Amplifiers
The Asterix IV/PALS laser chain includes besides preamplifier five power amplifiers. They boost the pulse supplied by the oscillator section up to an energy of one kilojoule. The size of the individual amplifiers gradually increases along the laser chain. The final amplifier is nearly 13 m long (see the picture) and provides the laser beam of 29 cm in diameter. A fraction of second before the laser shot, the amplifiers are energized by discharging the large capacitor banks placed in the underneath floor into the flashlamps that surround the amplifier’s tube containing the gas active medium. The intense flash of incoherent ultraviolet light produced by the flashlamps creates in the amplifier’s tube abundance of excited iodine atoms that are “ready” to add their extra energy to the laser pulse supplied by the oscillator section.
The advantage of using a gaseous active medium in the iodine power amplifiers is that this cannot be optically damaged or cracked, in contrast to solid-state lasers. The use of gaseous active medium allows furthermore at Asterix IV/PALS to produce the quality of the laser beam superior to the beam quality achieved by most of solid-state lasers.
| Amplifier | Active length[m] | Clear aperture[mm] | C3F7I/Ar typical pressure [mbar] |
|---|---|---|---|
| 1st amplifier (double-passed) | 2 x 0.86 | 24 | 25/1500 |
| 2nd amplifier | 2.70 | 45 | 20/1800 |
| 3rd amplifier | 3.24 | 90 | 18/2000 |
| 4th amplifier | 6.48 | 148 | 13/2000 |
| 5th amplifier | 8.64 | 290 | 7/2200 |
The amplifiers are built as arrays of modules each consisting of a quartz tube surrounded by a flashlamp block. For example, the final amplifier is composed of eight modules about 1 m long, each carrying 12 flashlamps mounted on two half-shell units easing access and maintenance. The table shows the active length, the beam diameter, and the typical partial pressures of the working and the buffer gases for each amplifier.
The flashlamps energizing the amplifiers consist of quartz tubes and are filled by xenon. They are driven at 30 to 40 kV – depending on the desired laser output energy – through a discharge circuit resulting in white light pulses with maximum spectral intensity at 250-300 nm and duration of 2-10 μs. Yellow-green light near 500 nm also dissociates the iodine molecules I2 that spontaneously form in the active medium.

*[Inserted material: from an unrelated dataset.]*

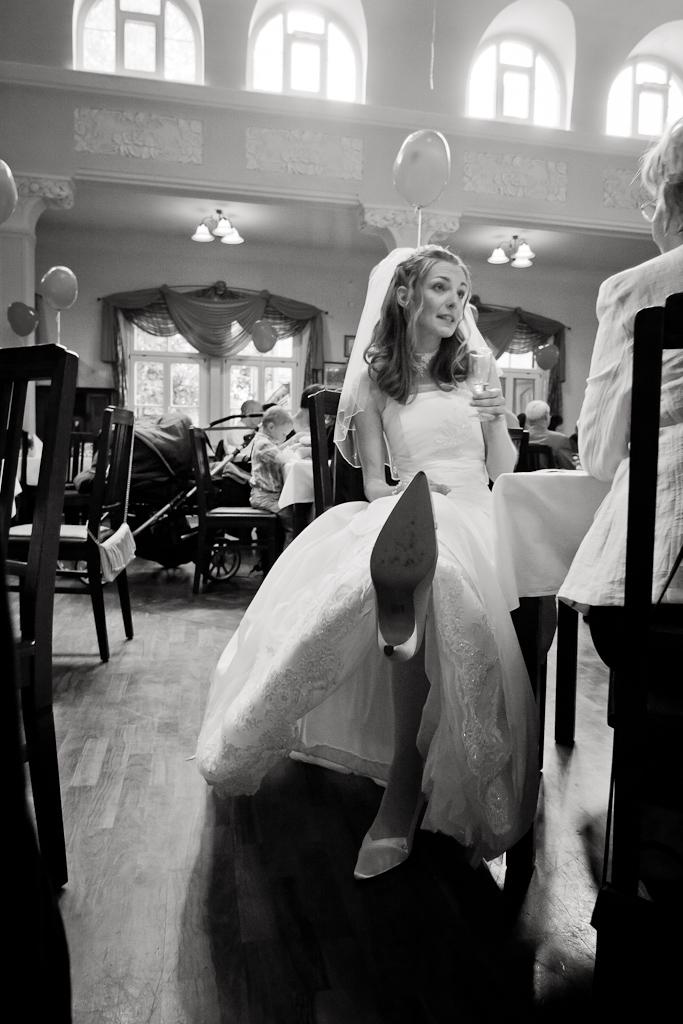Braut auf Hochzeitsfeier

Using short UV light pulses to pump the active medium has two principal advantages.
First, the efficiency of generation of the inverted iodine atoms from the parent alkyliodide molecules is fairly large – nearly 50 % – since fewer “adverse” secondary products are generated during the photolysis. This makes it possible to easily regenerate the lasing medium after each shot, allowing a low-cost operation of the system.
Second, the short pumping creates population inversion only in a few microseconds. Amplification may thus take place in a homogeneous active medium prior the acoustic waves, which develop over a tens-of-microsecond time scale as a result of local heating of the wall of the amplifier tube by the flashlamp light, destroy the uniformity of the medium. This allows producing an extremely uniform profile of the output beam.

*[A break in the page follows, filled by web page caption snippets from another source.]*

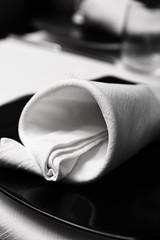 26122011-IMG_6502.jpg (godzillante|photochopper) Tags: bw table place napkin bn tavolo ristorante interno posto tovagliolo tavoli serrasanbruno zenzero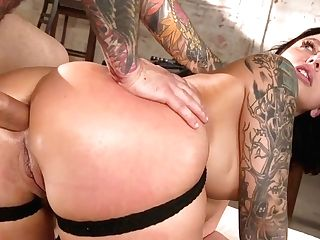 Curvy Cougar Ivy Lebelle Is Face Fucked Before A Rough Buttfucking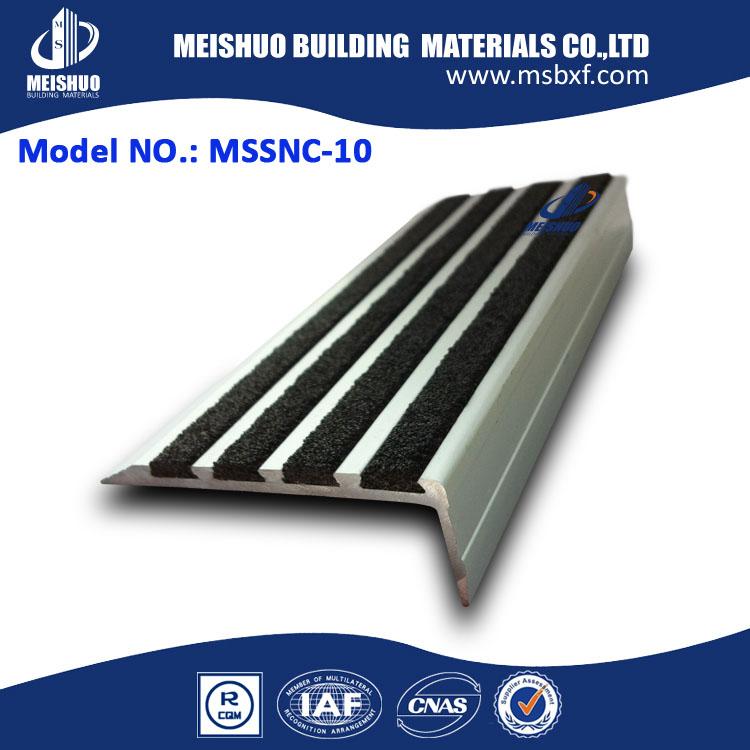 Nez de marche escalier en aluminium nez carborundum nez de marche pi ces d 3 - Marche d escalier en aluminium ...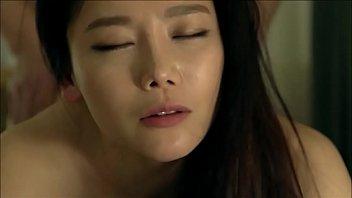 xxxหนังโป๊เกาหลี เล้าโลมเลียหีแยงลิ้นเอาให้เสียว ผิวดีหน้าเนียนเห็นละเงี่ยนน่าเย็ดจริงๆ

The flashlamps design ensures the electric discharge to always occur near the flashlamp axis, minimising the load of the quartz tube and hence the risk of its damage or disruption. The electric current flowing through the discharge is led back along the flashlamp by four current rods surrounding the tube and connected to the ground potential. The metallic reflector serving to couple the pump UV light from the flashlamp to the active medium is floating. Thus the field inside the flashlamp is fully determined by the electrodes and the surrounding current rods, giving it the axial symmetry.
In all amplifiers the Xe filling of the flashlamps is regularly exchanged to remove the molecular impurities which reduce performance and lifetime. All flashlamps are cooled by a closed nitrogen loop which re-establishes their thermal balance over several-minutes (this system additionally cools the amplifier’s quartz tube). Typically 600 – 1 000 full energy shots are possible before the flashlamps need to be inspected and replaced.

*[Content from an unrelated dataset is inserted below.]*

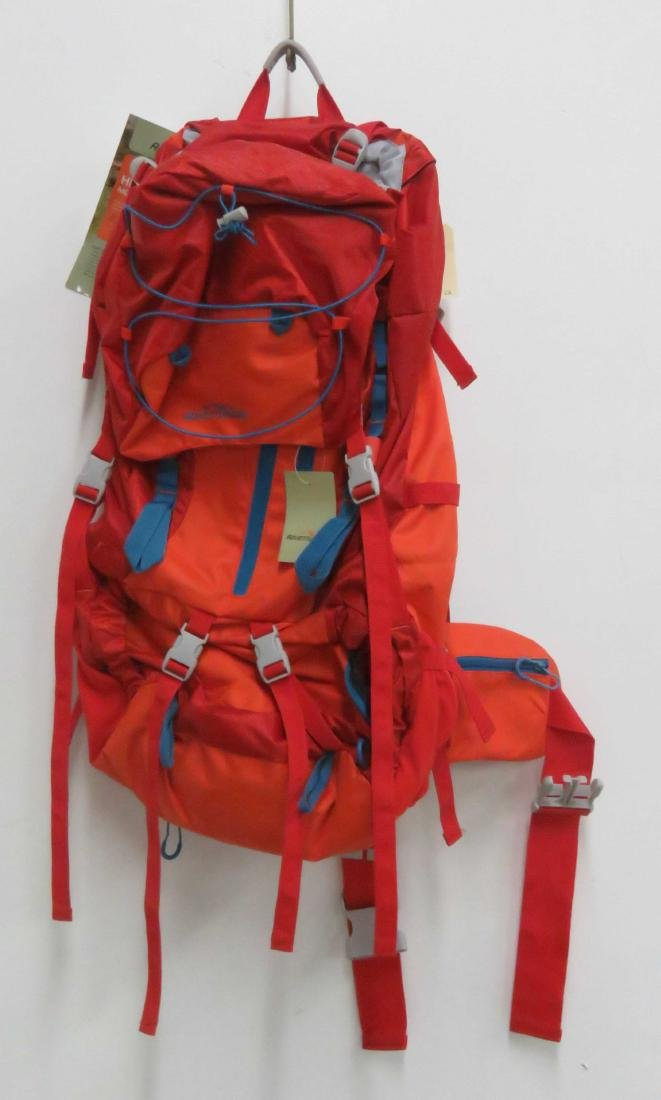 ADVENTURE RIDGE HIKING BACKPACK (NEW)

The laser medium is replenished from cryogenic units located in the underneath floor, which store the C3F7I liquid at a temperature providing the saturated vapour pressure at which the amplifier operates. The system removes the post-shot products such as I2 that would otherwise strongly quench the population inversion. The regeneration of the medium of the A3, A4, and A5 amplifiers is enhanced by local heating which generates pressure gradients and allows a full energy shot every 25 minutes.